We then extend the idea to approximate nearest neighbor search, for similar item search, this idea is used for recommendation engines.
A third variant can be used to create an approximate similarity join with jaccard distance to find near duplicate document pairs.
Overview:
1.- preprocess and implement count vectorizer pipeline
2.- Load data
3.- Build minhash model
4.- Persist models and transformations
5.- Query similar items with approximate nearest neighbours
6.- Stream messages and show performance
the code for this implementation can be found in the last section of this artice
B) TFIDF - SimHash - CosineSimilarity
We implement standard NLP preprocessing, followed by a tfidf vectorizer.

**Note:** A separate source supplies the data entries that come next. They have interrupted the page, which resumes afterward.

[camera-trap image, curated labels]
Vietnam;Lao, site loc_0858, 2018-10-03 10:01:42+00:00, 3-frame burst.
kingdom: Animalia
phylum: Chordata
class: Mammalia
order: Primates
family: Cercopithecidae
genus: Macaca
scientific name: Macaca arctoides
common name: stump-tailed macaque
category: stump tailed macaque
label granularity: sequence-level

We then transform our featurized data with bucketed random projection algorithm (a.k.a simhash), this transform can be used for dimensionality reduction.
We then perform nearest neighbor search and approximate similarity join with euclidean distance.
Overview:
1.- preprocess and implement tfidf pipeline
2.- Load data
3.- Build bucketed random projection model
4.- Persist models and transformations
5.- Query similar items with approximate nearest neighbours
6.- Stream messages and show performance
Code Implementation:
For this implementation we use: scala, spark, mapr distributed db, mapr distributed fs
A) MinHash :
1.- preprocess pipeline
// PREPROCESSING
val tokenizer = new Tokenizer()
.setInputCol("content")
.setOutputCol("words")
// stopwords
val remover = new StopWordsRemover()
.setInputCol(tokenizer.getOutputCol)
.setOutputCol("filtered")
// hash trick
val hashingTF = new HashingTF()
.setInputCol(remover.getOutputCol)
.setOutputCol("rawFeatures")
.setNumFeatures(20)
// cv vectorizer
val cv = new CountVectorizer()
.setInputCol(remover.getOutputCol)
.setOutputCol("features")
.setVocabSize(100000)
.setMinDF(10)
// PIPELINES
val idfPipeline = new Pipeline()
.setStages(Array(tokenizer, remover, hashingTF, idf))
2.- Load data
// LOAD DATA
val corpusData = spark.read.format("csv")
.option("sep", ",")
.option("inferSchema", "true")
.option("header", "true")
.load("data/articles.csv").drop("id","title","publication","author","date","year","month","url").na.drop()
3.- Build minhash model
// MODELS FIT-TRANSFORM'S
// fit pipelines
val cvModel = cvPipeline.fit(corpusData)
// model transforms
val cvRescaledData = cvModel.transform(corpusData).filter(isNoneZeroVector(col("features"))).select(col("label"), col("features"))
// LSH
//minhash model
val mh = new MinHashLSH()
.setNumHashTables(5)
.setInputCol("features")
.setOutputCol("hashValues")
// LSH FIT-TRANSFORM'S
// fit
val mhModel = mh.fit(cvRescaledData)
// transform (can be used for dimensionality reduction compared with jaccard)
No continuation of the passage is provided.